→ **GIVEN EXERCISE**
Leaving out all images, write out the records that follow exactly.
* * * * * * *
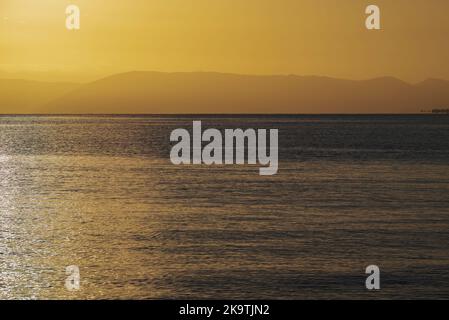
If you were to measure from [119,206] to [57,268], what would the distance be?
636 inches

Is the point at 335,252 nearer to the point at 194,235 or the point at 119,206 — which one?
the point at 194,235

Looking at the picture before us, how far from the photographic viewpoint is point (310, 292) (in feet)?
75.5

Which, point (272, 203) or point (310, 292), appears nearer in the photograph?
point (310, 292)

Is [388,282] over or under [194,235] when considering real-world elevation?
under

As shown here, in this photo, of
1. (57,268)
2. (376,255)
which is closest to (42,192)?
(57,268)

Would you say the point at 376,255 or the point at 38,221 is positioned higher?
the point at 38,221

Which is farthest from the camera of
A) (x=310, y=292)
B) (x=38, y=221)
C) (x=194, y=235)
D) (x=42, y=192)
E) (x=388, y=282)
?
(x=42, y=192)

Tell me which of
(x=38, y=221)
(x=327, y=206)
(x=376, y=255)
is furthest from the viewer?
(x=327, y=206)

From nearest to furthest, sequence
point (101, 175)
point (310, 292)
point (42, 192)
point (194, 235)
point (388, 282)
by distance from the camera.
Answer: point (310, 292)
point (388, 282)
point (194, 235)
point (42, 192)
point (101, 175)

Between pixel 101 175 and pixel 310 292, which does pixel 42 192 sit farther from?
pixel 310 292
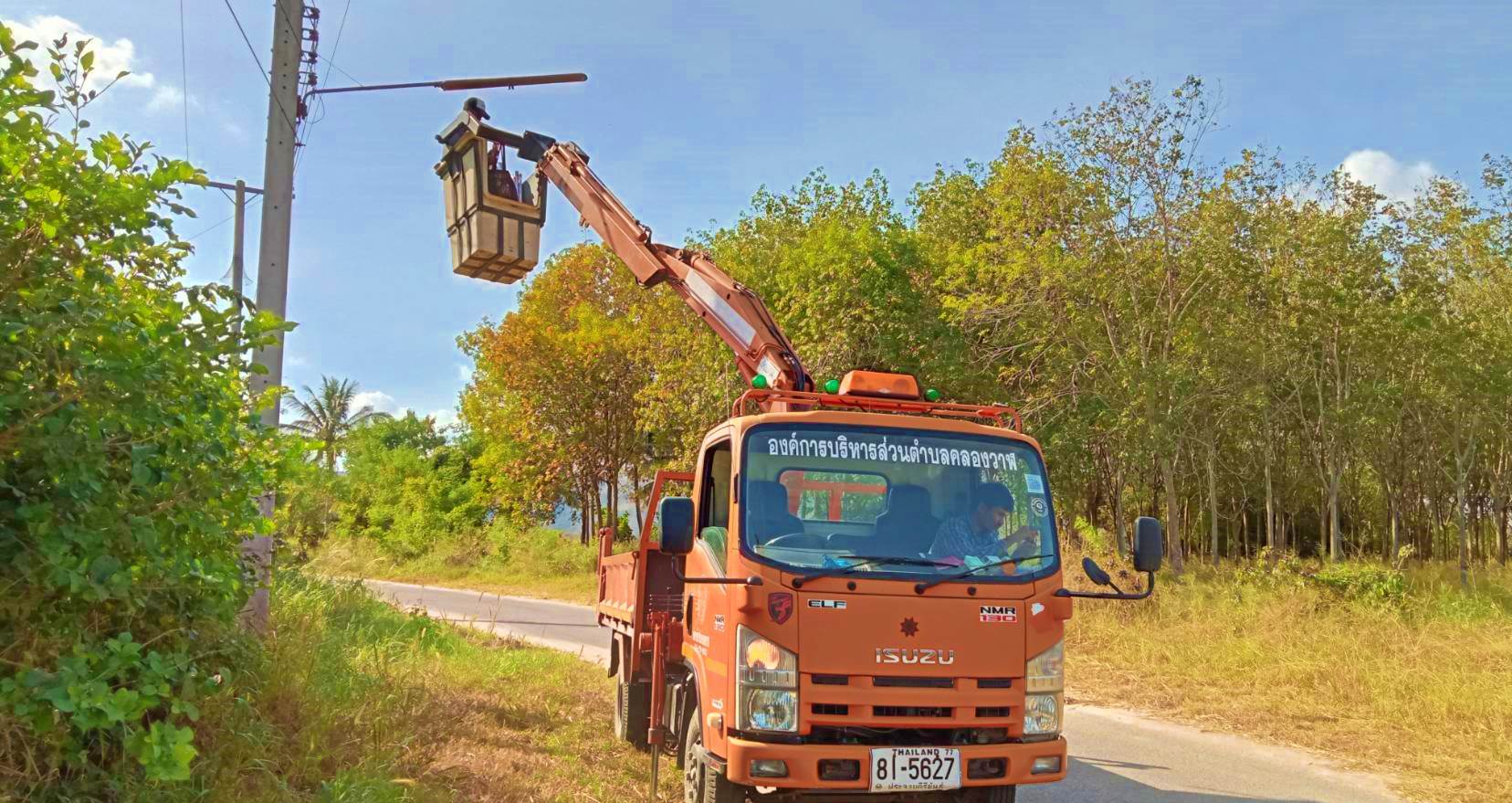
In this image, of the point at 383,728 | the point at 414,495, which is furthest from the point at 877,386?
the point at 414,495

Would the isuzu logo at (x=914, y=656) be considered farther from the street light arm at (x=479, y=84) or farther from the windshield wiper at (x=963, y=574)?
the street light arm at (x=479, y=84)

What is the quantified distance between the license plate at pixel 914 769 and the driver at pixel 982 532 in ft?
3.40

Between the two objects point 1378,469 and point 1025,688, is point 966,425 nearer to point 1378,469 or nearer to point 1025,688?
point 1025,688

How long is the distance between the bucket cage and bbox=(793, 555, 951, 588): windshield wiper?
19.0ft

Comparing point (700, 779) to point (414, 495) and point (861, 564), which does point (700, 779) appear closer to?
point (861, 564)

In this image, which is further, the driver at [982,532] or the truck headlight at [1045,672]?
the driver at [982,532]

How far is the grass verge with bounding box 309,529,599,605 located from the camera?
85.1ft

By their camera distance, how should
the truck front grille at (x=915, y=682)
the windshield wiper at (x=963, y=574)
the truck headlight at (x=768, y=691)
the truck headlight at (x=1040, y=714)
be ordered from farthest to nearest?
the truck headlight at (x=1040, y=714), the windshield wiper at (x=963, y=574), the truck front grille at (x=915, y=682), the truck headlight at (x=768, y=691)

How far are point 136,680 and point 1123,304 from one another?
1645 centimetres

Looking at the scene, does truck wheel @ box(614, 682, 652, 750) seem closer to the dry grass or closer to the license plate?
the license plate

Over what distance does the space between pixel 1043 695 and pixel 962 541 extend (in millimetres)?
905

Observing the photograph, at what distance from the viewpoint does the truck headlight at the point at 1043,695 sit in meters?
5.50

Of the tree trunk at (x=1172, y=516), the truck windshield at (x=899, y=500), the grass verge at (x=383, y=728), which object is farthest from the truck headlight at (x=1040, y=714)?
the tree trunk at (x=1172, y=516)

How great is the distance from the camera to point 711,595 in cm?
585
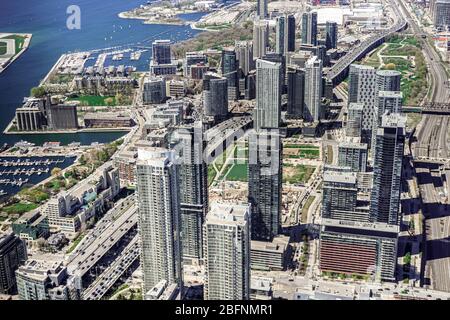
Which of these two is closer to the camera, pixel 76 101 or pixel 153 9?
pixel 76 101

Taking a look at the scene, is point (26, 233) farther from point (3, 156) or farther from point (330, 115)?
point (330, 115)

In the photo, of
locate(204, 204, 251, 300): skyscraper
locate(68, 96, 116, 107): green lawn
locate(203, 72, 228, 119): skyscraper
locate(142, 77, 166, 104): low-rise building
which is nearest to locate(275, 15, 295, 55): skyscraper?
locate(142, 77, 166, 104): low-rise building

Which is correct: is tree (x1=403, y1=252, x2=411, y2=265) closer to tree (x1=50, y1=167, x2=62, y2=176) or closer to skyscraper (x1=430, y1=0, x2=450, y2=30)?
tree (x1=50, y1=167, x2=62, y2=176)

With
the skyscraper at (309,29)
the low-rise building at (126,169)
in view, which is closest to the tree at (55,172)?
the low-rise building at (126,169)

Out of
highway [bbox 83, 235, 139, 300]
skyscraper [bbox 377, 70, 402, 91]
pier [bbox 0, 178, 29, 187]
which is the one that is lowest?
highway [bbox 83, 235, 139, 300]

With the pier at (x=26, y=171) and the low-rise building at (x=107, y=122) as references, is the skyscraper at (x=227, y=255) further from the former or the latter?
the low-rise building at (x=107, y=122)
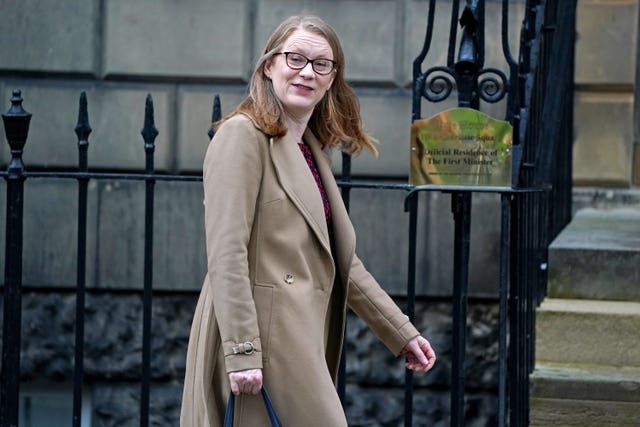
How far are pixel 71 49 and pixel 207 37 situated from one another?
0.65 meters

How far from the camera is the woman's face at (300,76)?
319cm

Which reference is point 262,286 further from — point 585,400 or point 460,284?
point 585,400

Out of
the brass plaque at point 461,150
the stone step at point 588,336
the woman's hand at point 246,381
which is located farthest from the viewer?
the stone step at point 588,336

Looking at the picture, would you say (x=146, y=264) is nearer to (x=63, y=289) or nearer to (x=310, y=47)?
* * * * * * *
→ **OUTPUT FOR THIS TASK**
If you were to measure from [119,206] to [57,268], what would the distance be?
636 inches

Is the point at 335,252 nearer to the point at 194,235 or the point at 119,206 — which one?
the point at 194,235

Looking at the picture before us, how far from the photographic viewpoint is point (310, 292) (in feet)?
75.5

Which, point (272, 203) or point (310, 292), appears nearer in the photograph?
point (310, 292)

Is [388,282] over or under [194,235] when considering real-world elevation?
under

As shown here, in this photo, of
1. (57,268)
2. (376,255)
which is closest to (42,192)?
(57,268)

Would you say the point at 376,255 or the point at 38,221 is positioned higher?
the point at 38,221

Which is farthest from the camera of
A) (x=310, y=292)
B) (x=38, y=221)
C) (x=194, y=235)
D) (x=42, y=192)
E) (x=388, y=282)
?
(x=42, y=192)

Tell me which of
(x=38, y=221)
(x=327, y=206)
(x=376, y=255)
is furthest from the viewer?
(x=327, y=206)

From nearest to furthest, sequence
point (101, 175)
point (310, 292)
point (42, 192)
point (194, 235)
point (388, 282)
by distance from the camera.
Answer: point (310, 292)
point (388, 282)
point (194, 235)
point (42, 192)
point (101, 175)

Between pixel 101 175 and pixel 310 292, which does pixel 42 192 sit farther from?
pixel 310 292
In this image, of the point at 383,728 | the point at 414,495, which is furthest from the point at 877,386?
the point at 414,495

Would the isuzu logo at (x=914, y=656) be considered farther from the street light arm at (x=479, y=84) or farther from the windshield wiper at (x=963, y=574)?
the street light arm at (x=479, y=84)

What is the quantified distance between the license plate at pixel 914 769 and the driver at pixel 982 532 in ft?
3.40

Between the two objects point 1378,469 and point 1025,688, is point 966,425 nearer to point 1378,469 or nearer to point 1025,688?
point 1025,688

How long is the distance between the bucket cage and bbox=(793, 555, 951, 588): windshield wiper?
19.0ft

Comparing point (700, 779) to point (414, 495) and point (861, 564), which does point (700, 779) appear closer to?
point (861, 564)

In this image, which is further, the driver at [982,532] or the truck headlight at [1045,672]?
the driver at [982,532]

How far is the grass verge with bounding box 309,529,599,605 located from the camera?
85.1ft

By their camera distance, how should
the truck front grille at (x=915, y=682)
the windshield wiper at (x=963, y=574)
the truck headlight at (x=768, y=691)
the truck headlight at (x=1040, y=714)
be ordered from farthest to nearest?
the truck headlight at (x=1040, y=714), the windshield wiper at (x=963, y=574), the truck front grille at (x=915, y=682), the truck headlight at (x=768, y=691)

How far are point 136,680 and point 1123,304 from one another?
1645 centimetres

Looking at the scene, does truck wheel @ box(614, 682, 652, 750) seem closer to the dry grass or closer to the license plate?
the license plate

Over what distance does the space between pixel 1043 695 and pixel 962 541 extend (in millimetres)?
905

Observing the photograph, at what distance from the viewpoint does the truck headlight at the point at 1043,695 sit in meters?
5.50

Of the tree trunk at (x=1172, y=516), the truck windshield at (x=899, y=500), the grass verge at (x=383, y=728), which object is farthest from the truck headlight at (x=1040, y=714)?
the tree trunk at (x=1172, y=516)

How great is the distance from the camera to point 711,595 in cm?
585
Which of these two is closer to the camera, pixel 76 101 or pixel 153 9?
pixel 76 101

Taking a look at the scene, is point (26, 233) farther from point (3, 156) or farther from point (330, 115)?
point (330, 115)

In the photo, of
locate(204, 204, 251, 300): skyscraper
locate(68, 96, 116, 107): green lawn
locate(203, 72, 228, 119): skyscraper
locate(142, 77, 166, 104): low-rise building
which is nearest to locate(275, 15, 295, 55): skyscraper?
locate(142, 77, 166, 104): low-rise building

Which is correct: is tree (x1=403, y1=252, x2=411, y2=265) closer to tree (x1=50, y1=167, x2=62, y2=176) or closer to skyscraper (x1=430, y1=0, x2=450, y2=30)?
tree (x1=50, y1=167, x2=62, y2=176)

With
the skyscraper at (309,29)
the low-rise building at (126,169)
in view, which is closest to the tree at (55,172)?
the low-rise building at (126,169)

Out of
highway [bbox 83, 235, 139, 300]
skyscraper [bbox 377, 70, 402, 91]
pier [bbox 0, 178, 29, 187]
which is the one that is lowest?
highway [bbox 83, 235, 139, 300]

With the pier at (x=26, y=171) and the low-rise building at (x=107, y=122) as references, is the skyscraper at (x=227, y=255) further from the former or the latter?
the low-rise building at (x=107, y=122)
How far are pixel 71 49 and pixel 207 37 situated from one another?
0.65 meters

How far from the camera is the woman's face at (300,76)?
319cm

Which reference is point 262,286 further from — point 585,400 or point 460,284?
point 585,400

Out of
the brass plaque at point 461,150
the stone step at point 588,336
the woman's hand at point 246,381
which is located farthest from the viewer?
the stone step at point 588,336

Looking at the picture, would you say (x=146, y=264) is nearer to (x=63, y=289) or nearer to (x=310, y=47)?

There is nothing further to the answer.